Update the records from their first line through the line containing "4. the green leaf at the point at 34,99", replacing "drooping" with "wilted" and leaving everything else unchanged.

******

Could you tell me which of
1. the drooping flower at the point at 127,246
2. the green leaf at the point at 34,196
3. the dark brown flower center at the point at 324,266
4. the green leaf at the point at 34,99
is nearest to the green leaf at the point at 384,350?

******

#### Result:
Could you tell me which of
1. the wilted flower at the point at 127,246
2. the green leaf at the point at 34,196
3. the dark brown flower center at the point at 324,266
4. the green leaf at the point at 34,99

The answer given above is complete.